There was a much greater sense of anticipation, however, attaching to Kissin's handling of Stravinsky's Three Movements from Petrushka. The difficulties of this piece are such that Stravinsky never dared play it in public, and Arthur Rubinstein, for whom it was written, altered it when he played it, and never dared record it, for fear of offending Stravinsky.
Stravinsky, who was notoriously tough on performers of his music, would have had to be dazzled by the fearlessness, stamina and perfection of mechanism in Kissin's account. The composer, whose other piano music has been overshadowed by this work, here wrote one of the great keyboard showpieces of 20th-century music. And Kissin, playing with a rapidity of lateral control that made physical time the servant of musical time, aligned it with the hard lines of The Rite Of Spring rather than the more colourful spray one associates with Petrushka. But he did it with a concentrated conviction and aplomb that made it utterly convincing.

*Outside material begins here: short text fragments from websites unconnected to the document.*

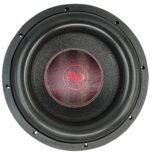 Audiopipe 12" Quinta Stack Composite Cone Subwoofer (TXX-BDC-V-12), Superior Performance, 2400W, 5 Magnets, BASV Voice Coil, Aluminum Basket, Weaved Tinsel Leads, Multi-Connect Terminals, 2 * 4 Ohms - Image 9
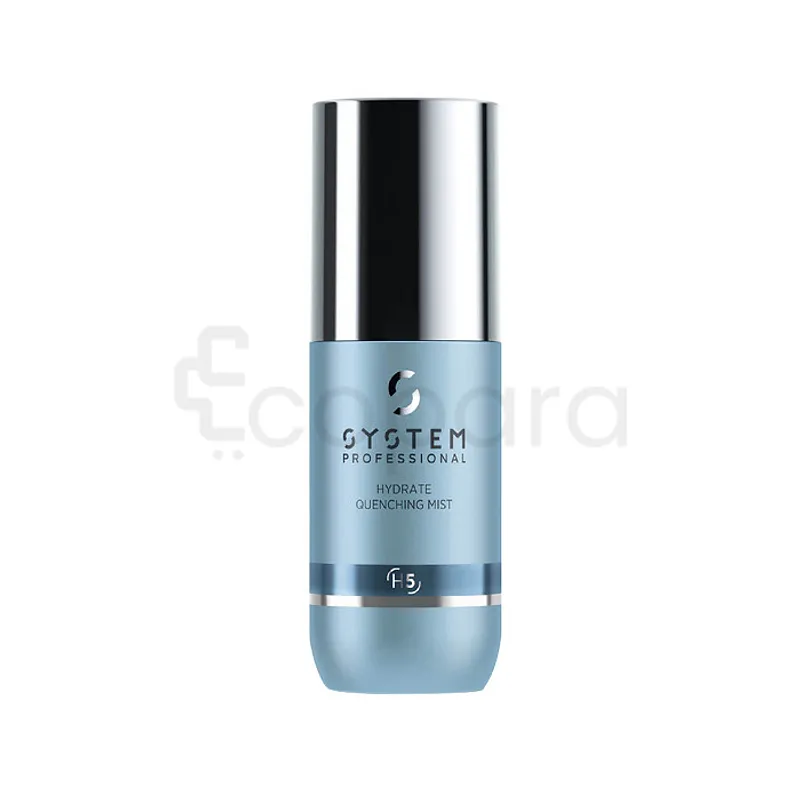 SYSTEM PROFESSIONAL HYDRATE QUENCHING MIST SPRAY 125ML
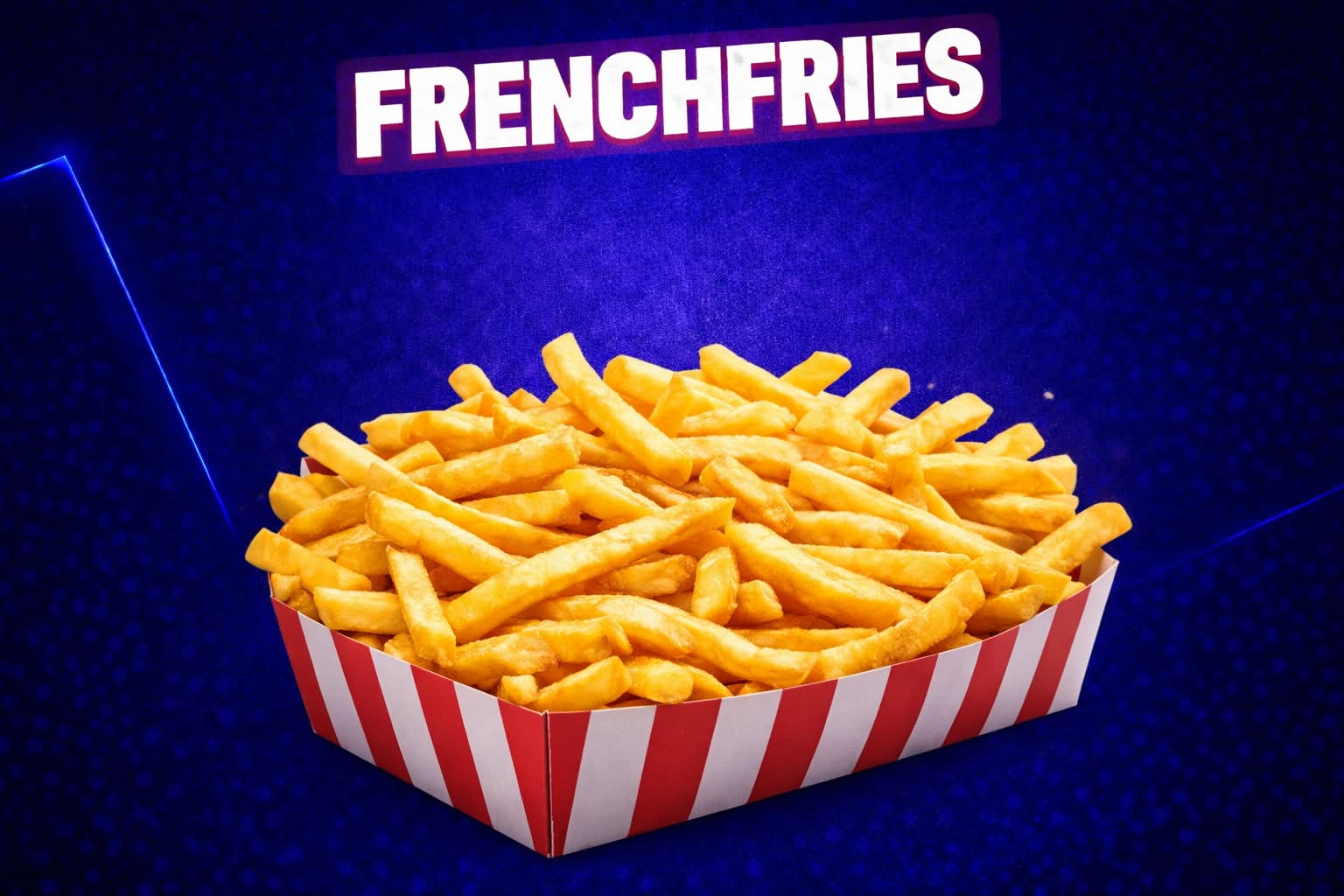 🍟 FRENCH Fries 🍟
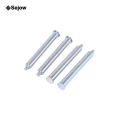 CNC Machining Parts Cold Heading Fasteners Nuts Screws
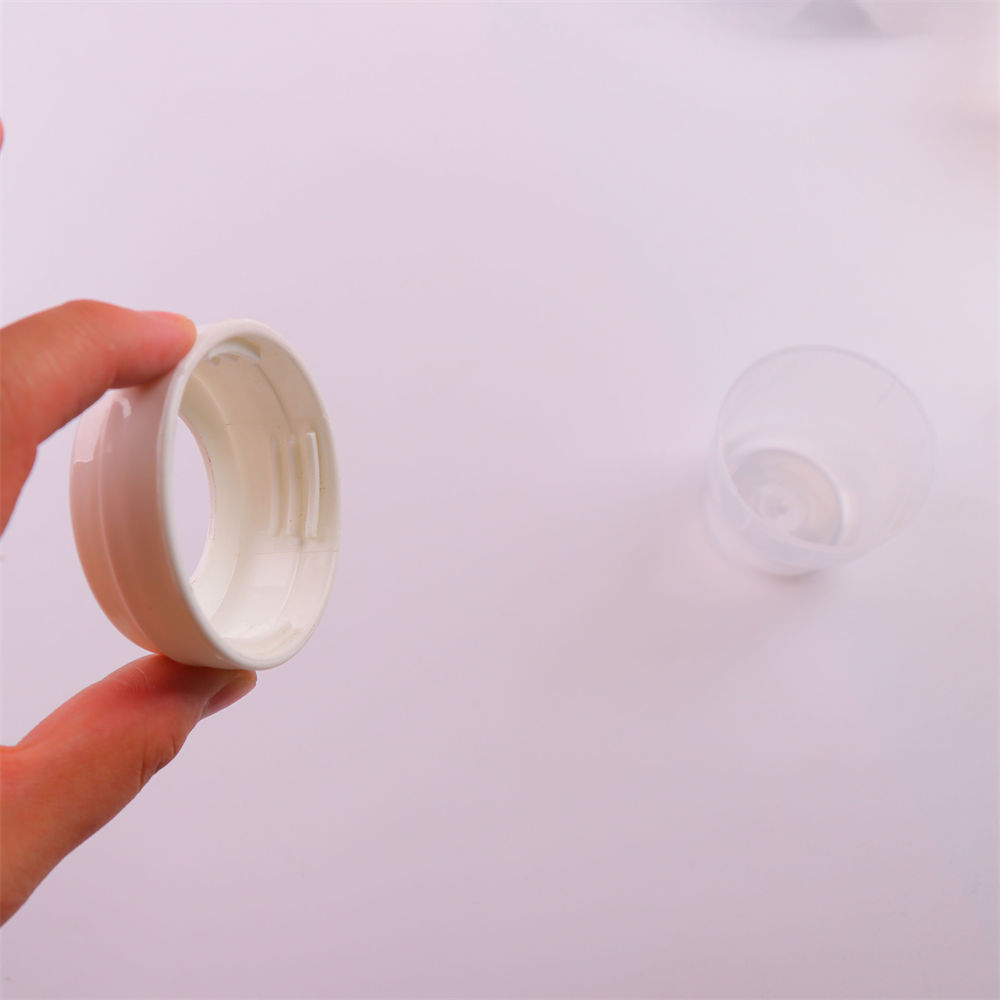 Baby Bottle Accessories Are Suitable for New and Anyi Classic Baby Bottle Screw Dust Cap Replacement Parts Factory Direct Sales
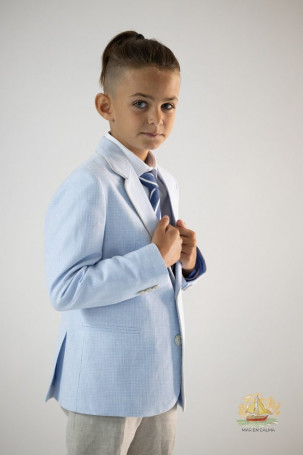 AMERICANA CELESTE SLIM 2AV C-3 S-2927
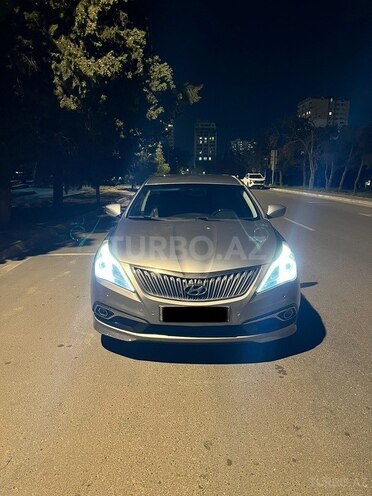 Hyundai Grandeur 2014, 206,000 km - 2.2 l - Bakı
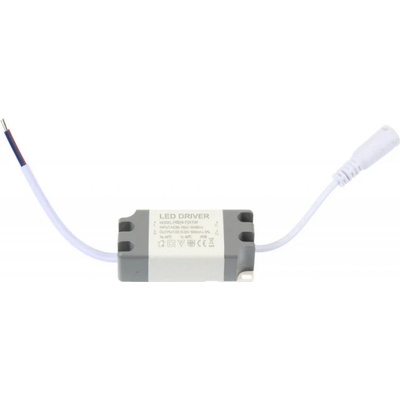 Náhradní zdroj pro 6W LED panel - Náhradní (nestmívatelný) zdroj pro 6W panel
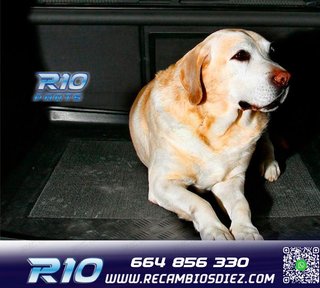 BANDEJA MALETERO PARA BMW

The Chopin polonaises of the first half were delivered more in the manner of public oratory than personal statement, and this suited best the last of the four on offer, the Polonaise in A flat, Op 53, theHeroic. The impromptus spoke in a milder tone, the rapid fingerwork of the Second racing with mesmerising evenness, whether loud or soft, and the Third played in a manner that fascinatingly highlighted elements that Scriabin would later latch on to.
The Stravinsky brought the audience roaring to its feet, and Kissin willingly yielded four encores, traversing the gamut from music of utterly silly but breathtaking brilliance to the quietest, stilling intimacy.